== Data records ==

--*--

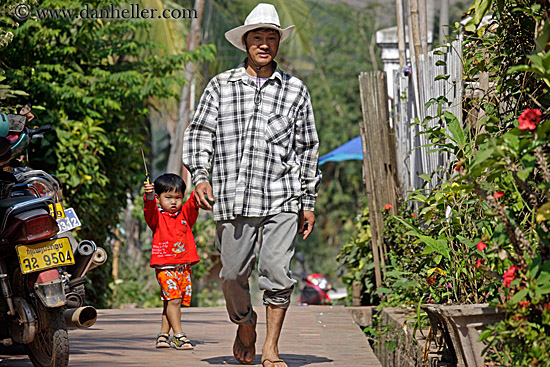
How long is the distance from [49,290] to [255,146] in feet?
4.90

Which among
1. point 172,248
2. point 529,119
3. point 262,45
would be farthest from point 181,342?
point 529,119

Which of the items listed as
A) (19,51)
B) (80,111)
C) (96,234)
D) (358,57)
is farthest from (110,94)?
(358,57)

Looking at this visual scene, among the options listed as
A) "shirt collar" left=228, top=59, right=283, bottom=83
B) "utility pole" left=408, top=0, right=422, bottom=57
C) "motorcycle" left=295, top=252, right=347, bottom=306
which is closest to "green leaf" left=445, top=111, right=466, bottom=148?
"shirt collar" left=228, top=59, right=283, bottom=83

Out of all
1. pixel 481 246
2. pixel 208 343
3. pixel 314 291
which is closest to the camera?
pixel 481 246

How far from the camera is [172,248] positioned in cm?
656

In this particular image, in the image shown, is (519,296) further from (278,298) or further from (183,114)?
(183,114)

--*--

== Exercise ==
Rewrite all the records above, changing every "closest" to "nearest" and keeping everything else the same. Leave the pictures out.

== The answer ==
How long is the distance from [49,290] to [255,146] in feet?
4.90

Which among
1. point 172,248
2. point 529,119
3. point 262,45
would be farthest from point 181,342?
point 529,119

Which of the items listed as
A) (19,51)
B) (80,111)
C) (96,234)
D) (358,57)
is farthest from (110,94)?
(358,57)

Looking at this visual scene, among the options listed as
A) "shirt collar" left=228, top=59, right=283, bottom=83
B) "utility pole" left=408, top=0, right=422, bottom=57
C) "motorcycle" left=295, top=252, right=347, bottom=306
which is nearest to "green leaf" left=445, top=111, right=466, bottom=148?
"shirt collar" left=228, top=59, right=283, bottom=83

Out of all
1. pixel 481 246
2. pixel 208 343
3. pixel 314 291
which is nearest to the camera?
pixel 481 246

How far from the camera is [172,248] positioned in cm?
656

In this particular image, in the image shown, is (519,296) further from (278,298) or further from (183,114)?
(183,114)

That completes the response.